------ INPUT DATA
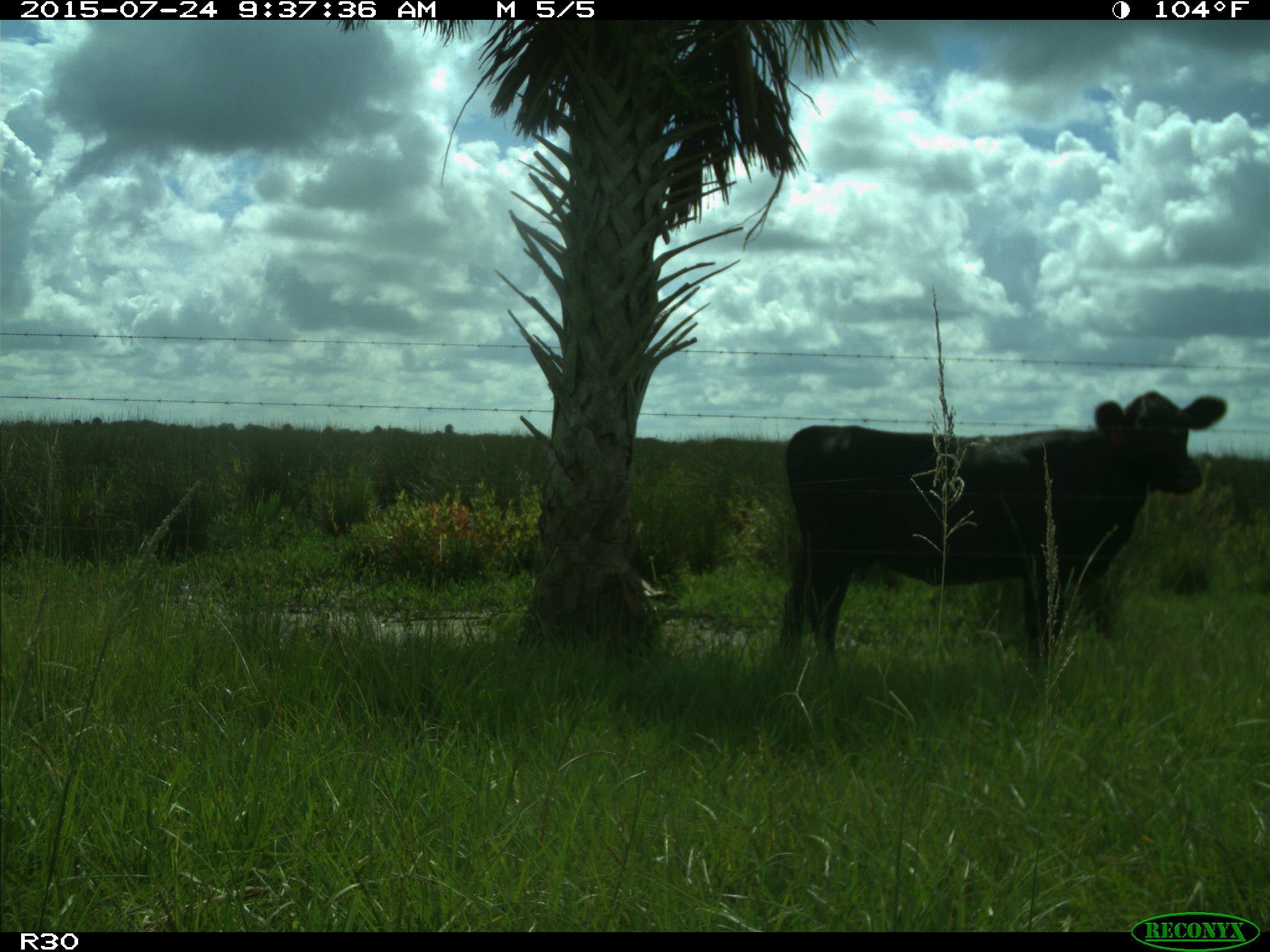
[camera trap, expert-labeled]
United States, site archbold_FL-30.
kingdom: Animalia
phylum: Chordata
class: Mammalia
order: Artiodactyla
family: Bovidae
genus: Bos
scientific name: Bos taurus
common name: domestic cow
Bos taurus (domestic cow).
------------
**TASK OBJECTIVE**.
All the lines above are to be given again exactly as they read, with the pictures removed.

**EXERCISE ANSWER**.
[camera trap, expert-labeled]
United States, site archbold_FL-30.
kingdom: Animalia
phylum: Chordata
class: Mammalia
order: Artiodactyla
family: Bovidae
genus: Bos
scientific name: Bos taurus
common name: domestic cow
Bos taurus (domestic cow).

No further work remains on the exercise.